Is there a straight forward CSS way to make the border of an element semi-transparent with something like this?

border-opacity: 0.7;

If not, does anyone have an idea how I could do so without using images?

Answer

kingjeffrey picture kingjeffrey · Oct 31, 2010

Unfortunately the opacity element makes the whole element (including any text) semi-transparent. The best way to make the border semi-transparent is with the rgba color format. For example, this would give a red border with 50% opacity:

div {
    border: 1px solid rgba(255, 0, 0, .5);
    -webkit-background-clip: padding-box; /* for Safari */
    background-clip: padding-box; /* for IE9+, Firefox 4+, Opera, Chrome */
}

The problem with this approach is that some browsers do not understand the rgba format and will not display any border at all if this is the entire declaration. The solution is to provide two border declarations. The first with a fake opacity, and the second with the actual.

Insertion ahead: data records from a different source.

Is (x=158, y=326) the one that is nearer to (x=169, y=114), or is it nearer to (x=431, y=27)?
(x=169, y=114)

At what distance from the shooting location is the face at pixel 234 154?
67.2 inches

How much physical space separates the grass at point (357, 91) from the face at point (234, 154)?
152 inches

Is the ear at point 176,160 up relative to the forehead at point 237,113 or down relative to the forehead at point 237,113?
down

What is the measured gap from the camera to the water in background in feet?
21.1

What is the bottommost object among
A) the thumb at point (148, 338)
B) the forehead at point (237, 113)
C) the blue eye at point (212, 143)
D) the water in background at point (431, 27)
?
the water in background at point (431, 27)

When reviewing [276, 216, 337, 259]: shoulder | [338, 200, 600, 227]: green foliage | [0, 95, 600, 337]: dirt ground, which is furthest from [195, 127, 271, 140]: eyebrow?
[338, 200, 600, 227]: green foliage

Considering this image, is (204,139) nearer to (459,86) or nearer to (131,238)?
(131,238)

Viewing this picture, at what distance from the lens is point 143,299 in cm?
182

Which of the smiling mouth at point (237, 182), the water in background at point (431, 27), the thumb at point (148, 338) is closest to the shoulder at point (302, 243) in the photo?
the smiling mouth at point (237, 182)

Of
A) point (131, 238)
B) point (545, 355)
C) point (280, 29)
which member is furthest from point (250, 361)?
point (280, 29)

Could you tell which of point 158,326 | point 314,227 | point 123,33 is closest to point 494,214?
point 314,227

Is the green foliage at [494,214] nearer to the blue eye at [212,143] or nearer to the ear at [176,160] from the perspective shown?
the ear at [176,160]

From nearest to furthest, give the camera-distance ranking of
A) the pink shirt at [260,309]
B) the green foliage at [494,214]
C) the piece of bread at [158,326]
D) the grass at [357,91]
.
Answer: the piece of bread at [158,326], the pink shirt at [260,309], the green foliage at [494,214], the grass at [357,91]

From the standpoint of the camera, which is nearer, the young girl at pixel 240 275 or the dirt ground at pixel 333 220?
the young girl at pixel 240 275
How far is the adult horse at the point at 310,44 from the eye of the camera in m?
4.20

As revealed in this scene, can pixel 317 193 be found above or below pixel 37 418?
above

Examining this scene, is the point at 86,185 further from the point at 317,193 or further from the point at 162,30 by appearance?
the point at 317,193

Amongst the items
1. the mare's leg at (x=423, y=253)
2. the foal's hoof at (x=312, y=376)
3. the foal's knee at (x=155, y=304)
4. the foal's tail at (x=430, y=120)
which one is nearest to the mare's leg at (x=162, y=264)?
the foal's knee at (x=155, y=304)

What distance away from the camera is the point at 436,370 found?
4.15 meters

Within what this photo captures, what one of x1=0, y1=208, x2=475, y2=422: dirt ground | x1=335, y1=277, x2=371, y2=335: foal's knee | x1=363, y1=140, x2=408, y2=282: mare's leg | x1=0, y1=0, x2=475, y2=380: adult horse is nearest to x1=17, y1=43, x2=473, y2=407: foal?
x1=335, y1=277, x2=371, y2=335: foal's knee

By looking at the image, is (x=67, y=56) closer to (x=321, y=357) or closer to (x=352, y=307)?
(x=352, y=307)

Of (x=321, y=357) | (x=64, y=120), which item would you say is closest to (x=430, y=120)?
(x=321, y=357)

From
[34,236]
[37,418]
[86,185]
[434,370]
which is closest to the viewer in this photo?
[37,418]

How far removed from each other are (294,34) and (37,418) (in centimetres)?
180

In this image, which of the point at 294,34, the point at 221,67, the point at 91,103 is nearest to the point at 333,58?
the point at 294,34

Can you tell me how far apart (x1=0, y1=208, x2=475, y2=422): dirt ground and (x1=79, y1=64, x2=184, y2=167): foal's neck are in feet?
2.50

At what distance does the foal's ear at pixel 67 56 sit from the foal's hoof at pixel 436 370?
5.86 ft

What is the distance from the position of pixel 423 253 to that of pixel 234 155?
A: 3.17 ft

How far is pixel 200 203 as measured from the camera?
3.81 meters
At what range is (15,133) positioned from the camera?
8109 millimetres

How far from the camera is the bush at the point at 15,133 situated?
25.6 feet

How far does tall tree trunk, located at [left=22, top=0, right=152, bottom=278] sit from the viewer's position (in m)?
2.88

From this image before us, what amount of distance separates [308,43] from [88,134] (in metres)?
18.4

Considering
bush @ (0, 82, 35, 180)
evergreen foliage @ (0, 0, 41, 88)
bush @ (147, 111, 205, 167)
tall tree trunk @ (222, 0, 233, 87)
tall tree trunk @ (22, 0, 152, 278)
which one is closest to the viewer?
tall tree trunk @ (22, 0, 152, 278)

If a browser is capable, it will use the second, if not, it will use the first.

div {
    border: 1px solid rgb(127, 0, 0);
    border: 1px solid rgba(255, 0, 0, .5);
    -webkit-background-clip: padding-box; /* for Safari */
    background-clip: padding-box; /* for IE9+, Firefox 4+, Opera, Chrome */
}

The first border declaration will be the equivalent color to a 50% opaque red border over a white background (although any graphics under the border will not bleed through).

UPDATE: I've added "background-clip: padding-box;" to this answer (per SooDesuNe's suggestion in the comments) to ensure the border remains transparent even if a solid background color is applied.